• **THE TASK**:
Please pull out the lines of the items below without changes, starting with the line that contains "What is the length" and going on through the line that contains "53.4 inches".

-- begin --

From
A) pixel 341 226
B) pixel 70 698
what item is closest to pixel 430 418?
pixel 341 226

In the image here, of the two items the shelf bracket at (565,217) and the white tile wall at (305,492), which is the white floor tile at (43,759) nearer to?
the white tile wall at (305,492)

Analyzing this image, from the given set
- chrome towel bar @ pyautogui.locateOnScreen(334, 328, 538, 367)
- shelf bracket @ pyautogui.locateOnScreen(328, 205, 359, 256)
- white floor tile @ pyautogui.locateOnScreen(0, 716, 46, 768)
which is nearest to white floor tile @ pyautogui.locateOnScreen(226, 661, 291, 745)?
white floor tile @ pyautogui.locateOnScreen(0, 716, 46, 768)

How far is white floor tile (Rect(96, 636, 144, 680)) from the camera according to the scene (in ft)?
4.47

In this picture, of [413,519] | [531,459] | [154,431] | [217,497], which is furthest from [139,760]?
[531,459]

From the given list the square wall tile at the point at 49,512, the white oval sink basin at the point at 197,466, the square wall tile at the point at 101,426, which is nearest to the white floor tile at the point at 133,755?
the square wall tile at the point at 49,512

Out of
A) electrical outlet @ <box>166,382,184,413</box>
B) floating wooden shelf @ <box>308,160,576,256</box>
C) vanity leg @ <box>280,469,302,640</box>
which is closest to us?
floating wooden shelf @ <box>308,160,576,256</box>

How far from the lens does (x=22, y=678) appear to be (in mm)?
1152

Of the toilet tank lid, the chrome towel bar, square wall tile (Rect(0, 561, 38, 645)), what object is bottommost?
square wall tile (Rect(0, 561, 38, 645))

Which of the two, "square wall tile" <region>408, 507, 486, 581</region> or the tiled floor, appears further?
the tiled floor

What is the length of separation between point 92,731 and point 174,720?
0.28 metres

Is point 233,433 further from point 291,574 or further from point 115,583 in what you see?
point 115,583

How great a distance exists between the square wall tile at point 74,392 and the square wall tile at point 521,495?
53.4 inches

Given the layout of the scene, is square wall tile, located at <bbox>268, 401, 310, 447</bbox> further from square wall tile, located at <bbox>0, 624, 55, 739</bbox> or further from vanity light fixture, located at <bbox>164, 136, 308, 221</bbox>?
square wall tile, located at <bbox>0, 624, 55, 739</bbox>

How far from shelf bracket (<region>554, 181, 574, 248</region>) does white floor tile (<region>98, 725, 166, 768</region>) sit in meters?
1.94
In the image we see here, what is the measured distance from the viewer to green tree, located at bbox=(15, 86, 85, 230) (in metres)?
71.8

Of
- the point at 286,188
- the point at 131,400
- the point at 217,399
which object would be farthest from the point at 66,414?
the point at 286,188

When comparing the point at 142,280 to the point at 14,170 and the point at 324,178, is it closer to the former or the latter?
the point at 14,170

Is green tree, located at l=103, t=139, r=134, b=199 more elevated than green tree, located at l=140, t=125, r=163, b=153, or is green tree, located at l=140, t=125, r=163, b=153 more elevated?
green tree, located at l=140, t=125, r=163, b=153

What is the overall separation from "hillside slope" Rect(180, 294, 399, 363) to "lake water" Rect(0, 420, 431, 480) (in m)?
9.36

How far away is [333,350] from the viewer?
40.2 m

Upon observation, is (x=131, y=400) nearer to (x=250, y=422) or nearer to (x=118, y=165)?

-- end --

• **FINAL RESULT**:
What is the length of separation between point 92,731 and point 174,720?
0.28 metres

Is point 233,433 further from point 291,574 or further from point 115,583 in what you see?
point 115,583

How great a distance exists between the square wall tile at point 74,392 and the square wall tile at point 521,495?
53.4 inches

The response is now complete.